Yeah, but the new market's process could be warped so much from tariffs that it affects the used market.
Tis computes
Thats true but this is also happening at the same time Microsoft is bricking a ton of older hardware for their windows 11 push.
I think thats going to have a larger effect on the used market, and will push prices down.
Speaking of bricking hardware. I'm very upset that they're just dumping Windows Mixed Reality because it isn't making them 10,000% returns or something.
Lots of wonderful HMDs will just be paperweights without a ton of work.
"Can you release the code to us to keep em running then?"
M$: "Lol no."
If anything, maybe we'll see a lot of good hardware going for cheap, ripe for the taking by anybody who knows how to use a boot USB and doesn't care about TPM. :)
Yeah I imagine most those computers will just become "linux" computers by default.
Its interesting you mention the hardware side of VR, I hadn't considered it since my biggest gripe is that each headset plus pcvr is siloed off for a specific device. There might be enough games to sustain VR if there was a single marketplace for it, and all headsets were designed around that.
I think right now each company still thinks they can be that single marketplace, so theres too many chefs in the kitchen.
Is microsoft actually bricking their WMD headsets or just not supporting them anymore?
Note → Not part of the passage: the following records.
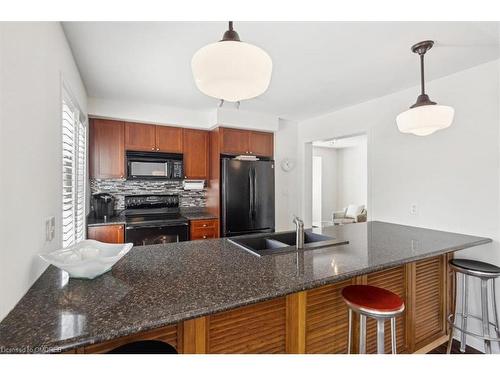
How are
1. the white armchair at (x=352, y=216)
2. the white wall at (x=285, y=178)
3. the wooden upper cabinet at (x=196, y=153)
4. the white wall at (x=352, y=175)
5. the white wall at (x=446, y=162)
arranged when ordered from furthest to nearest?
the white wall at (x=352, y=175) < the white armchair at (x=352, y=216) < the white wall at (x=285, y=178) < the wooden upper cabinet at (x=196, y=153) < the white wall at (x=446, y=162)

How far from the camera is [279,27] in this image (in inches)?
62.9

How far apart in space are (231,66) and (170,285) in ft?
3.07

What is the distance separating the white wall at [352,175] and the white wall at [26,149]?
23.6ft

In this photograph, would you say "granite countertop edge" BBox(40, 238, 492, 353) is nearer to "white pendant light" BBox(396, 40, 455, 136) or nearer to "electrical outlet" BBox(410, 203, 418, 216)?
"white pendant light" BBox(396, 40, 455, 136)

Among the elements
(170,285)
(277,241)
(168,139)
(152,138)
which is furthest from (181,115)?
(170,285)

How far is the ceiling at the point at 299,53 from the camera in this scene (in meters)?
1.61

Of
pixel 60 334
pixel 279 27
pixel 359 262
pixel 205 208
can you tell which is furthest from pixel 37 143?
pixel 205 208

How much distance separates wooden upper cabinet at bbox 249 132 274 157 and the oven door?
1503 millimetres

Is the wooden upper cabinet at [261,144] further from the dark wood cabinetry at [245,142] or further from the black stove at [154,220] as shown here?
the black stove at [154,220]

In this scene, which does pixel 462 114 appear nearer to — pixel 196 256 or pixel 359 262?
pixel 359 262

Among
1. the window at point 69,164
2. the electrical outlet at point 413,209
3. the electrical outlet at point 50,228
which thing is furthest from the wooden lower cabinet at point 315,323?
the window at point 69,164

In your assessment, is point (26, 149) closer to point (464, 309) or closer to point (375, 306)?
point (375, 306)

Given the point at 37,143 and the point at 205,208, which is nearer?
the point at 37,143
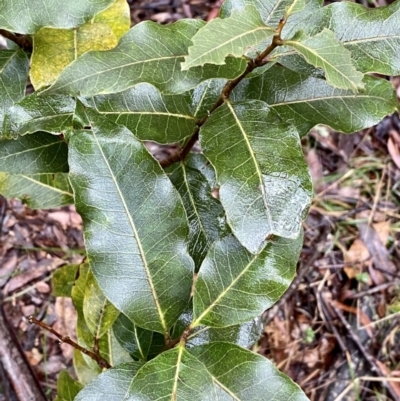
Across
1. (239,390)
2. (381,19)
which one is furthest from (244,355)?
(381,19)

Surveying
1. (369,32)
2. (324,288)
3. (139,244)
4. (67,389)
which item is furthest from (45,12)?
(324,288)

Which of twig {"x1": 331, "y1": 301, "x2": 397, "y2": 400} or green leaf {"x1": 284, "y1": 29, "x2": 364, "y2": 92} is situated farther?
twig {"x1": 331, "y1": 301, "x2": 397, "y2": 400}

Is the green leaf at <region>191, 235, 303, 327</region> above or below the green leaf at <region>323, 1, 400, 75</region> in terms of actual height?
below

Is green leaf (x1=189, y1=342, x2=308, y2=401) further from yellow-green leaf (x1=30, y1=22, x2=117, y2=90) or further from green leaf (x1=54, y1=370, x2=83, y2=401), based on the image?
yellow-green leaf (x1=30, y1=22, x2=117, y2=90)

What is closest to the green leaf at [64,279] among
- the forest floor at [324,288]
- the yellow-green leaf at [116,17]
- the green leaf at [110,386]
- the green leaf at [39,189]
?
the green leaf at [39,189]

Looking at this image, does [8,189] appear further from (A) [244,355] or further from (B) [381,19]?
(B) [381,19]

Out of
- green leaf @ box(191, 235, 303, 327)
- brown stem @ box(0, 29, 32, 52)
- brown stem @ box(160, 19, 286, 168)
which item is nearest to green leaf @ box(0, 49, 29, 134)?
brown stem @ box(0, 29, 32, 52)

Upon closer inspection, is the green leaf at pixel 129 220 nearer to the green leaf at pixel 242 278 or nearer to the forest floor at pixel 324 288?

Could you still treat it as a retro gaming console?
There's an effort called Monado that's making strides, but we hope there's a sustained interest and a breakthrough of some sort. The controllers are no-go at the moment.
So they're not literally "bricking them", but effectively doing so. They require "Windows Mixed Reality" to run, all the drivers are proprietary, and M$ is "deprecating WMR", at which point it will no longer be offered, and will be taken down from the Microsoft Store.
So basically you'd require an un-updated Windows 10 machine that previously had it installed, or else the device is a paperweight.
They can't even pretend to have any kind of "environmental responsibility" when they're actively just creating tons of e-waste as a matter of policy.
Used hardware is crazy cheap. You can get a tower with 16gb memory, 8th or 9th gen processors, ssd storage for like 200$. Workstations are also super cheap if doing 3D modeling.
I know it's not completely rational but the one thing I don't trust is used drives.
Honestly that's pretty fair. Depending on the nature of the drive. You don't know if it was sitting there spinning up and down in some mining rig (that one crypto used HDDs to store hashes) sitting on somebody's washing machine or something LOL.
I never really trust used HDD's with anything I care a lot about. I'm either backing it up on the cloud or storing it on an SSD. Used HDDs are still decently useful if you get them cheap and crystal disk reports they are good.
SSD's fail much more predictable so even if its got a decent amount of run time and a couple dead sectors I have an OK amount of. Havent worked computers for a while, but if I remember, SSDs kind of burn out like a wick, bit by bit more clusters/sectors fail until the drive slowly becomes unusable.
SSDs have gotten so cheap new I'd probably just buy a new one if the old one isn't already in tip top condition
Haha really? That's interesting, I always heard it was the opposite. HDDs might slowly develop problems and if you're lucky you'll have time to move everything over before it kicks the bucket.
But SSDs will one day just fail.
Maybe the actual cause of the failure has to do with it?
HDDs are a lot more complicated with a ton of components and moving parts. You can measure and predict the wear on the disks, but not really anything else. Parts like the main motor, read head, secondary motor can fail suddenly. Theres also other stuff that wears down like springs, bearings, ribbon cables, lubricant, etc. The logic board on HDDs are also super complicated, since it has to do a lot. It has to control the brushless DC motor, which requires a complicated driver, control the read head motor, and a ton of other stuff. look online and compare the logic board of an HDD to an NVME and it's a miracle HDDs stayed relevant for so long.
It comes down to simplicity, SSDs just have so many fewer components that can break.